COMPITO A: Trova ogni riga delle voci che contiene la stringa "balcony" e copiala. Maiuscole e minuscole contano.

BRANO:
○ ○ ○

Recupero avanzato del petrolio

Il più importante uso diretto della CO2 (circa il 34% dell’utilizzo globale) è il cosiddetto “recupero avanzato del petrolio”, in inglese “enhanced oil recovery” (EOR). Questa tecnica viene adoperata dalle compagnie petrolifere quando la maggior parte del petrolio è stata estratta e le normali tecniche di estrazione non sono più efficaci. Nello specifico l’EOR consiste nell’iniettare l’anidride carbonica in un pozzo petrolifero, in modo da ridurre la viscosità del petrolio e spingerlo più facilmente in superficie. Così facendo non solo l’estrazione del petrolio è più semplice ed efficace, ma se ne riducono anche i costi.

 

L’aspetto positivo è che l’EOR consuma grandi quantità di CO2, molte delle quali rimangono sepolte in profondità. Difatti, quando la CO2 viene iniettata nel sottosuolo, dal 90 al 95% circa rimane lì, intrappolata nella formazione geologica dove un tempo era intrappolato il petrolio.

○ ○ ○

DATI FORNITI:
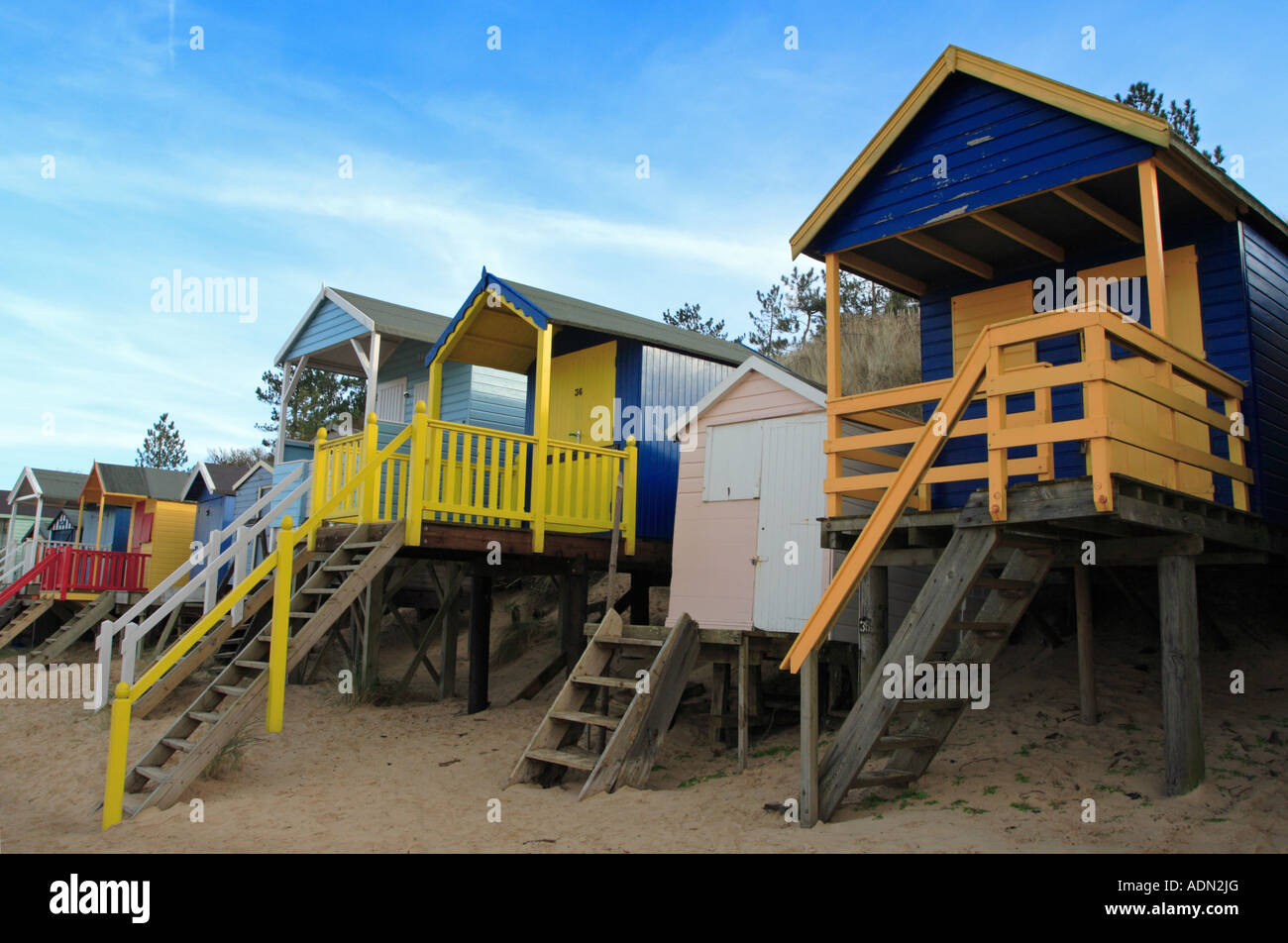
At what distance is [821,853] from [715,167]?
1361cm

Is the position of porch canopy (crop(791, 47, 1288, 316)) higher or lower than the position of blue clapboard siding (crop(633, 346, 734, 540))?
higher

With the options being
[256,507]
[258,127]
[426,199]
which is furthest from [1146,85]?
[256,507]

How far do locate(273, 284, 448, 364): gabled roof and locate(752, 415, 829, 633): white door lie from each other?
7857mm

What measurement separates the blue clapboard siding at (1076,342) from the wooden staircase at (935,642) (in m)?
1.84

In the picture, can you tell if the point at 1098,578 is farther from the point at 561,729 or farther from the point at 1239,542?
the point at 561,729

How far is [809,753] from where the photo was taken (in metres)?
6.25

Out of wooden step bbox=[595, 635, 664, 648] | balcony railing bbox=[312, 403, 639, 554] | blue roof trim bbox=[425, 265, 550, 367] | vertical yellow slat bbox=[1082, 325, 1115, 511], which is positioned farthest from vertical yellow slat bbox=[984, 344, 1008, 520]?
blue roof trim bbox=[425, 265, 550, 367]

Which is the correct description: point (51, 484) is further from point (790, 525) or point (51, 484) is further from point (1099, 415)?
point (1099, 415)

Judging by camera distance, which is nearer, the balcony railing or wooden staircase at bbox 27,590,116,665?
the balcony railing

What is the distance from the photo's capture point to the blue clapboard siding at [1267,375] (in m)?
7.87

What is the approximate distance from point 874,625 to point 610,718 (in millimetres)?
2607

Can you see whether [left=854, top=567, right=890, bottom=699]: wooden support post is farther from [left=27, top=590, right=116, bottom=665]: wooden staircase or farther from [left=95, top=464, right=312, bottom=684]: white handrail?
[left=27, top=590, right=116, bottom=665]: wooden staircase

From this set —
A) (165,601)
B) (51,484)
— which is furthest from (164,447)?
(165,601)

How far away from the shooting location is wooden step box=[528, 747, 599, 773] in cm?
791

○ ○ ○

COMPITO B: Trascrivi dal brano sul recupero avanzato del petrolio il tratto tra "L’aspetto positivo è" e "intrappolato il petrolio.", estremi inclusi.

SOLUZIONE A:
Out of wooden step bbox=[595, 635, 664, 648] | balcony railing bbox=[312, 403, 639, 554] | blue roof trim bbox=[425, 265, 550, 367] | vertical yellow slat bbox=[1082, 325, 1115, 511], which is positioned farthest from vertical yellow slat bbox=[984, 344, 1008, 520]?
Judging by camera distance, which is nearer, the balcony railing or wooden staircase at bbox 27,590,116,665?
the balcony railing

SOLUZIONE B:
L’aspetto positivo è che l’EOR consuma grandi quantità di CO2, molte delle quali rimangono sepolte in profondità. Difatti, quando la CO2 viene iniettata nel sottosuolo, dal 90 al 95% circa rimane lì, intrappolata nella formazione geologica dove un tempo era intrappolato il petrolio.